Nats edge the Tigers
The Nationals then boarded a plane bound for Detroit, where the Tigers were waiting to pounce. Last Friday (June 28), Anibal Sanchez did it again on the mound, giving up one run over six innings, while Juan Soto homered and Howie Kendrick went two for four. Nats 3, Tigers 1. On Saturday Austin Voth couldn't make it through the fifth inning, but the Nats managed to stay ahead 5-3 until the seventh inning. That's when Tanner Rainey gave up three runs without getting an out, and after tacking on another run an inning later, the Tigers won, 7-5. In the rubber game on Sunday (June 30), former Tiger Max Scherzer took the mound for the Nats, and of course he delivered another "gem." He struck out a season-high 14 batters over eight innings, and didn't allow a run to score until the seventh inning. A solo home run by Anthony Rendon in the eighth inning put the Nats back on top 2-1, and Sean Doolittle got the save.
Nats sweep Marlins (II)

WORK TASK 1 = Which Nationals players are named in the Nats–Tigers series recap?
WORK TASK 2 = In the Nats–Tigers series recap, how many batters did Max Scherzer strike out in Sunday's game?

SUPPLIED MATERIAL =
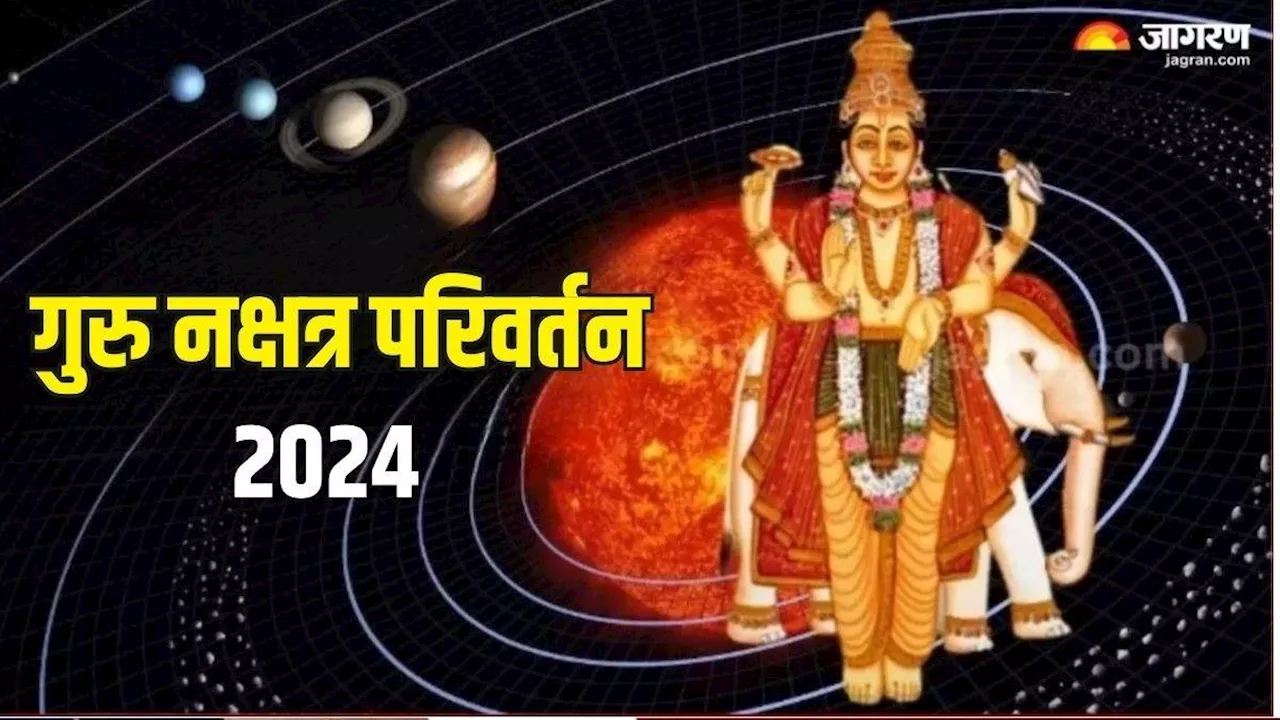 जागरण
jagran.com

गुरु नक्षत्र परिवर्तन
2024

WORKED SOLUTION 1 = Anibal Sanchez, Juan Soto, Howie Kendrick, Austin Voth, Tanner Rainey, Max Scherzer, Anthony Rendon, Sean Doolittle

WORKED SOLUTION 2 = He struck out 14 batters, a season high.